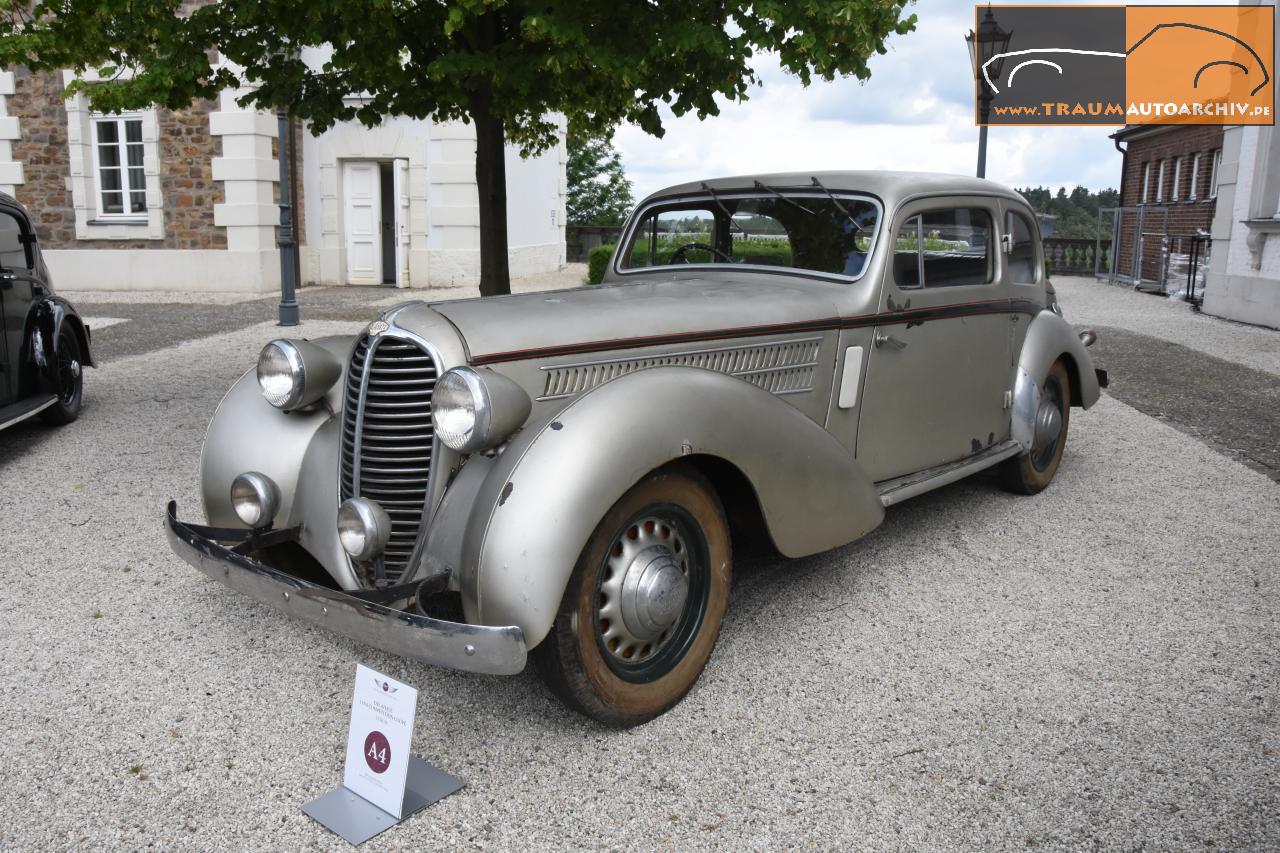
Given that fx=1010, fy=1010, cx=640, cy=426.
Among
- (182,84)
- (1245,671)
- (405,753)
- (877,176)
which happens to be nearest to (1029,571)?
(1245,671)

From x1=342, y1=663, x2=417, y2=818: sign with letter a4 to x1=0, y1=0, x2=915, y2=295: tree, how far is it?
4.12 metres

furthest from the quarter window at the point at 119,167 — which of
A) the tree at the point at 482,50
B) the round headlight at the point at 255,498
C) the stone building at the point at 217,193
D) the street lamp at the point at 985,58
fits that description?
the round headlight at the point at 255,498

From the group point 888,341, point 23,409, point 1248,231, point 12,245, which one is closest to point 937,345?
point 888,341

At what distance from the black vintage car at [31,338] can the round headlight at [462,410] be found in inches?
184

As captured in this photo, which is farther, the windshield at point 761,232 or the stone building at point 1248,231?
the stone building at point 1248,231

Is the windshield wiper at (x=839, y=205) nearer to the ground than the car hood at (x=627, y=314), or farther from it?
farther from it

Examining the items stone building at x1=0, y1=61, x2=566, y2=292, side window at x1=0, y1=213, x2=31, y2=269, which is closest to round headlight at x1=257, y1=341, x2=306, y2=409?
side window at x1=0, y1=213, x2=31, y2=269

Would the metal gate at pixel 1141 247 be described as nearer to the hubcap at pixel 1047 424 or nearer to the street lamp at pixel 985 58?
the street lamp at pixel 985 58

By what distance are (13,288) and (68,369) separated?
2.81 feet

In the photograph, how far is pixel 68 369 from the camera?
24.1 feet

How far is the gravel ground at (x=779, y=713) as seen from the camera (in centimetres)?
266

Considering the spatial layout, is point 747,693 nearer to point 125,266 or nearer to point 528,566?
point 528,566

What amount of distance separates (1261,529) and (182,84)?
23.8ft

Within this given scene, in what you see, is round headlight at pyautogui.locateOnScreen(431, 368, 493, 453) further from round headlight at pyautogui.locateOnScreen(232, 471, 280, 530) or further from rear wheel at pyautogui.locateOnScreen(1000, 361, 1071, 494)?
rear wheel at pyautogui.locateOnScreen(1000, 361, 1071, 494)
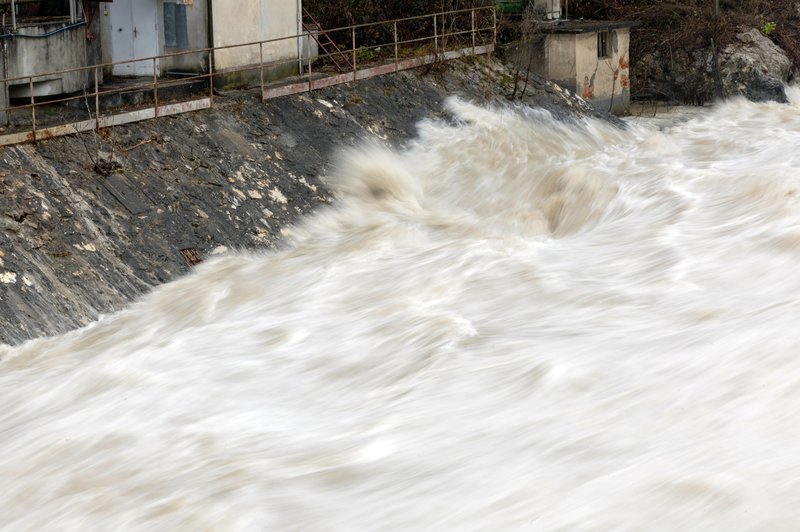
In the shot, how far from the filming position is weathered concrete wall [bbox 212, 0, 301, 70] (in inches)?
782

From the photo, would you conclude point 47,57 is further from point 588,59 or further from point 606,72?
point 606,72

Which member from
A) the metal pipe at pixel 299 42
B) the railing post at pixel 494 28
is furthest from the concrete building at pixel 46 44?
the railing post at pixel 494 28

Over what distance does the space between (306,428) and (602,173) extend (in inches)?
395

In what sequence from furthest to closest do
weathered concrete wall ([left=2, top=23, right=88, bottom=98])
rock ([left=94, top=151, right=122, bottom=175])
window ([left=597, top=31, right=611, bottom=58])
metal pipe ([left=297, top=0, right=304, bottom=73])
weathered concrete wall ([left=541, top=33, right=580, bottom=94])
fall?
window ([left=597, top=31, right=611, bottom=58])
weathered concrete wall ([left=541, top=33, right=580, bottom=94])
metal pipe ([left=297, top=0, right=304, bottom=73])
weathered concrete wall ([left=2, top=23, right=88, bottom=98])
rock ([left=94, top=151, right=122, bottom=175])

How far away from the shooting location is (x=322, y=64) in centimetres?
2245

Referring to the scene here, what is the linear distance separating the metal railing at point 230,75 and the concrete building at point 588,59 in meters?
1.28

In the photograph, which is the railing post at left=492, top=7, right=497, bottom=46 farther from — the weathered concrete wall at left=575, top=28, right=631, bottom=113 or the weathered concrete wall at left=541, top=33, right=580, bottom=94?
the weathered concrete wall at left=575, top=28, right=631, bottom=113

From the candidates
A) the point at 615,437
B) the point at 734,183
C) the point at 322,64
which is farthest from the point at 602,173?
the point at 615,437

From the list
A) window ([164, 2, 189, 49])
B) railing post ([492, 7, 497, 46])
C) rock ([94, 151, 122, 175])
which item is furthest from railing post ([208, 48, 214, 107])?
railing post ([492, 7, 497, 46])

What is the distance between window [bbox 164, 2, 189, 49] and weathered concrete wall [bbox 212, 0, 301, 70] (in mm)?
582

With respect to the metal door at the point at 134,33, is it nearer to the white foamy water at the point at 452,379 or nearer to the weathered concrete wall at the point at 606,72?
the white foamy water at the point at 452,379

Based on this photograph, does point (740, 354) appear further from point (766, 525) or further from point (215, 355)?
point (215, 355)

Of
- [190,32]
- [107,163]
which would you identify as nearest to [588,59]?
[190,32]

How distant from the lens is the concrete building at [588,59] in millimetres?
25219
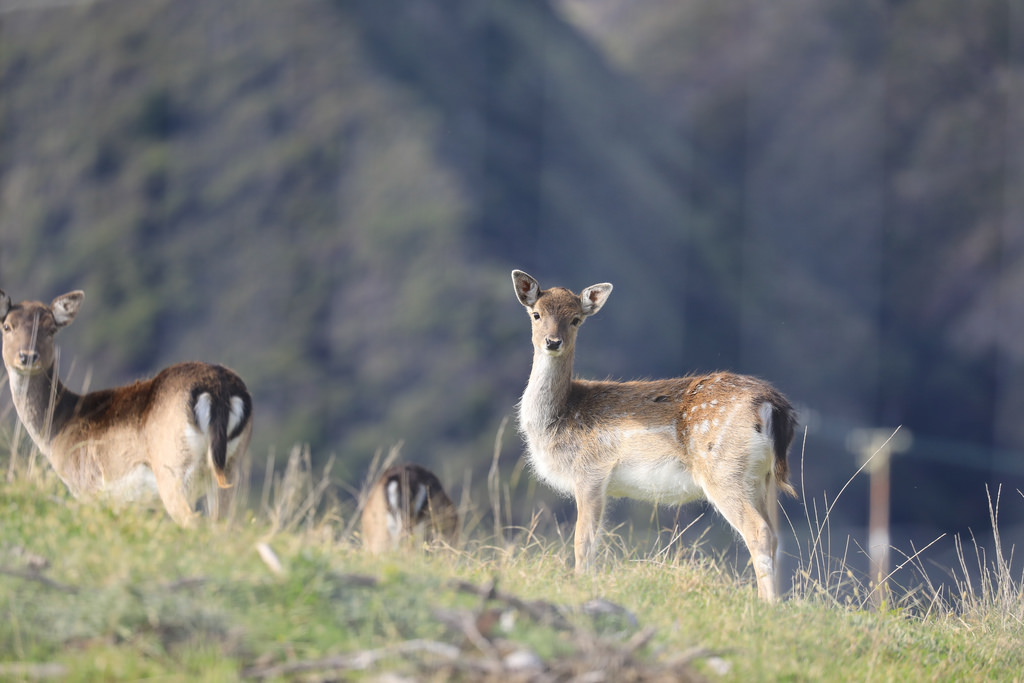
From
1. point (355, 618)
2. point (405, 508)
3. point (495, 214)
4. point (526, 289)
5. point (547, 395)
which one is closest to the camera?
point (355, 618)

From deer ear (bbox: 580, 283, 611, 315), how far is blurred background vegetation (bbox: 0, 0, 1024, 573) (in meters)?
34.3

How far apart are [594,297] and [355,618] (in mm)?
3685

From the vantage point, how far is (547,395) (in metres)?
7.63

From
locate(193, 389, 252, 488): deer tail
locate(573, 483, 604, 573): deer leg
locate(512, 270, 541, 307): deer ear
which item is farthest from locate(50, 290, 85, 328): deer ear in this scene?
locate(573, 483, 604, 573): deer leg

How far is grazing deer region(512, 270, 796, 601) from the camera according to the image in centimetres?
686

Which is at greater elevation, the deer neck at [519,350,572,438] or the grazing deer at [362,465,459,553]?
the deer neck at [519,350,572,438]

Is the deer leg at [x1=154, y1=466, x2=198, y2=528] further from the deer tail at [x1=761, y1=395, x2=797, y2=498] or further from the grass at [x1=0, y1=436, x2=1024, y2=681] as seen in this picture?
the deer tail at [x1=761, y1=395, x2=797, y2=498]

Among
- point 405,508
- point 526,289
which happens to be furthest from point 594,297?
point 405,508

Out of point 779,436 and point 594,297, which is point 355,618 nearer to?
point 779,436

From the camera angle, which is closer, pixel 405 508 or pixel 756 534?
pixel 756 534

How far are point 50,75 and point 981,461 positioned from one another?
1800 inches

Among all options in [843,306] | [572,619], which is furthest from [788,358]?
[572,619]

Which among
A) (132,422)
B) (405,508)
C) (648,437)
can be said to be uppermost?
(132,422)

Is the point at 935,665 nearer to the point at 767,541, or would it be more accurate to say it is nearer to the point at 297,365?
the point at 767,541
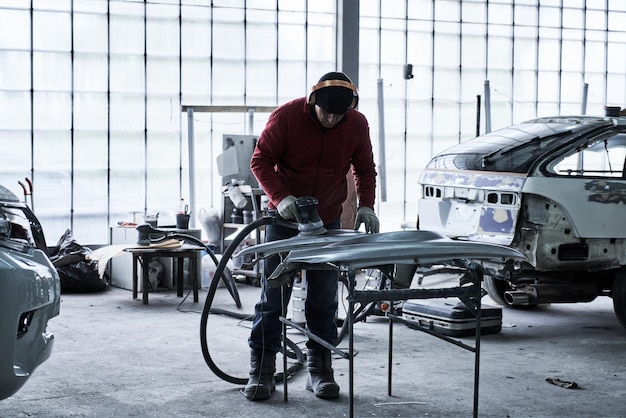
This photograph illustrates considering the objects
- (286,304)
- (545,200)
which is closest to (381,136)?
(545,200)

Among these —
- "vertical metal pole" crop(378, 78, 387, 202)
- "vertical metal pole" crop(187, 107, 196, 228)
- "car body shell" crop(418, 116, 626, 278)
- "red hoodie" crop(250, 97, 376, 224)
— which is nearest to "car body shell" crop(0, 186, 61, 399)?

EXERCISE AIM
Retype each line of the listing above word for word. Exclude the pictures.

SOLUTION FOR THIS TASK
Given that fx=1010, fy=1010, cx=640, cy=426.
Among
- (182,84)
- (1245,671)
- (405,753)
- (877,176)
which happens to be nearest to (1029,571)?
(1245,671)

From x1=342, y1=663, x2=417, y2=818: sign with letter a4 to x1=0, y1=0, x2=915, y2=295: tree, how far is it?
4.12 metres

furthest from the quarter window at the point at 119,167 — which of
A) the tree at the point at 482,50
B) the round headlight at the point at 255,498
C) the stone building at the point at 217,193
D) the street lamp at the point at 985,58
fits that description?
the round headlight at the point at 255,498

From the group point 888,341, point 23,409, point 1248,231, point 12,245, which one is closest to point 937,345?
point 888,341

At what distance from the black vintage car at [31,338] can the round headlight at [462,410] be found in inches?
184

As captured in this photo, which is farther, the windshield at point 761,232 or the stone building at point 1248,231?
the stone building at point 1248,231

Is the windshield wiper at (x=839, y=205) nearer to the ground than the car hood at (x=627, y=314), or farther from it?
farther from it

Examining the items stone building at x1=0, y1=61, x2=566, y2=292, side window at x1=0, y1=213, x2=31, y2=269, which is closest to round headlight at x1=257, y1=341, x2=306, y2=409?
side window at x1=0, y1=213, x2=31, y2=269

Would the metal gate at pixel 1141 247 be described as nearer to the hubcap at pixel 1047 424 or nearer to the street lamp at pixel 985 58?
the street lamp at pixel 985 58

By what distance are (13,288) and (68,369) separated?
2.81 feet

In the photograph, how far is pixel 68 369 from the camera?
24.1 feet

How far is the gravel ground at (x=779, y=713) as seen from the camera (in centimetres)?
266

Considering the spatial layout, is point 747,693 nearer to point 125,266 or nearer to point 528,566?
point 528,566

What amount of distance separates (1261,529) and (182,84)?
23.8ft

Within this given scene, in what you see, is round headlight at pyautogui.locateOnScreen(431, 368, 493, 453) further from round headlight at pyautogui.locateOnScreen(232, 471, 280, 530) or further from rear wheel at pyautogui.locateOnScreen(1000, 361, 1071, 494)?
rear wheel at pyautogui.locateOnScreen(1000, 361, 1071, 494)
In the shot, how far from the filming position is weathered concrete wall [bbox 212, 0, 301, 70] (in inches)?
782

From the photo, would you conclude point 47,57 is further from point 588,59 or further from point 606,72?
point 606,72

Which member from
A) the metal pipe at pixel 299 42
B) the railing post at pixel 494 28
is furthest from the concrete building at pixel 46 44?
the railing post at pixel 494 28

Over what distance does the space between (306,428) and (602,173) extend (in inches)?
395

In what sequence from furthest to closest do
weathered concrete wall ([left=2, top=23, right=88, bottom=98])
rock ([left=94, top=151, right=122, bottom=175])
window ([left=597, top=31, right=611, bottom=58])
metal pipe ([left=297, top=0, right=304, bottom=73])
weathered concrete wall ([left=541, top=33, right=580, bottom=94])
fall?
window ([left=597, top=31, right=611, bottom=58])
weathered concrete wall ([left=541, top=33, right=580, bottom=94])
metal pipe ([left=297, top=0, right=304, bottom=73])
weathered concrete wall ([left=2, top=23, right=88, bottom=98])
rock ([left=94, top=151, right=122, bottom=175])

How far away from the shooting location is (x=322, y=64) in centimetres?
2245

Referring to the scene here, what is the linear distance separating the metal railing at point 230,75 and the concrete building at point 588,59 in meters?
1.28

In the photograph, which is the railing post at left=492, top=7, right=497, bottom=46 farther from — the weathered concrete wall at left=575, top=28, right=631, bottom=113 or the weathered concrete wall at left=541, top=33, right=580, bottom=94?
the weathered concrete wall at left=575, top=28, right=631, bottom=113

From the candidates
A) the point at 615,437
B) the point at 734,183
C) the point at 322,64
which is farthest from the point at 602,173?
the point at 615,437

From the list
A) window ([164, 2, 189, 49])
B) railing post ([492, 7, 497, 46])
C) rock ([94, 151, 122, 175])
which item is furthest from railing post ([208, 48, 214, 107])?
railing post ([492, 7, 497, 46])

What is the distance between window [bbox 164, 2, 189, 49] and weathered concrete wall [bbox 212, 0, 301, 70] (in mm)?
582

With respect to the metal door at the point at 134,33, is it nearer to the white foamy water at the point at 452,379 or nearer to the weathered concrete wall at the point at 606,72?
the white foamy water at the point at 452,379

Based on this photograph, does point (740, 354) appear further from point (766, 525) or further from point (215, 355)?
point (215, 355)

Of
- [190,32]
- [107,163]
which would you identify as nearest to [588,59]?
[190,32]

How distant from the lens is the concrete building at [588,59] in millimetres?
25219
From
1. point (355, 618)
2. point (405, 508)
3. point (495, 214)
4. point (526, 289)
5. point (547, 395)
which one is closest to the camera?
point (355, 618)

From deer ear (bbox: 580, 283, 611, 315), how far is blurred background vegetation (bbox: 0, 0, 1024, 573) (in meters)?
34.3

How far apart are [594,297] and [355,618] (in mm)?
3685

From the vantage point, how far is (547,395) (in metres)?
7.63

From
locate(193, 389, 252, 488): deer tail
locate(573, 483, 604, 573): deer leg
locate(512, 270, 541, 307): deer ear
which item is farthest from locate(50, 290, 85, 328): deer ear in this scene?
locate(573, 483, 604, 573): deer leg

How far is grazing deer region(512, 270, 796, 601) from the camera according to the image in centimetres?
686

Which is at greater elevation, the deer neck at [519,350,572,438] or the grazing deer at [362,465,459,553]?
the deer neck at [519,350,572,438]

Is the deer leg at [x1=154, y1=466, x2=198, y2=528] further from the deer tail at [x1=761, y1=395, x2=797, y2=498] or further from the grass at [x1=0, y1=436, x2=1024, y2=681] as seen in this picture?
the deer tail at [x1=761, y1=395, x2=797, y2=498]

Among
- point 405,508
- point 526,289
which happens to be furthest from point 594,297?
point 405,508

Out of point 779,436 and point 594,297, which is point 355,618 nearer to?
point 779,436

From the camera angle, which is closer, pixel 405 508 or pixel 756 534?
pixel 756 534

How far are point 50,75 and point 981,461 positioned from one another?
1800 inches

Among all options in [843,306] | [572,619], which is furthest from [788,358]?
[572,619]

Which among
A) (132,422)
B) (405,508)
C) (648,437)
can be said to be uppermost?
(132,422)

Is the point at 935,665 nearer to the point at 767,541, or would it be more accurate to say it is nearer to the point at 297,365?
the point at 767,541
This photograph illustrates considering the objects
- (286,304)
- (545,200)
which is closest to (381,136)?
(545,200)

Among these —
- "vertical metal pole" crop(378, 78, 387, 202)
- "vertical metal pole" crop(187, 107, 196, 228)
- "car body shell" crop(418, 116, 626, 278)
- "red hoodie" crop(250, 97, 376, 224)
— which is nearest to "car body shell" crop(0, 186, 61, 399)?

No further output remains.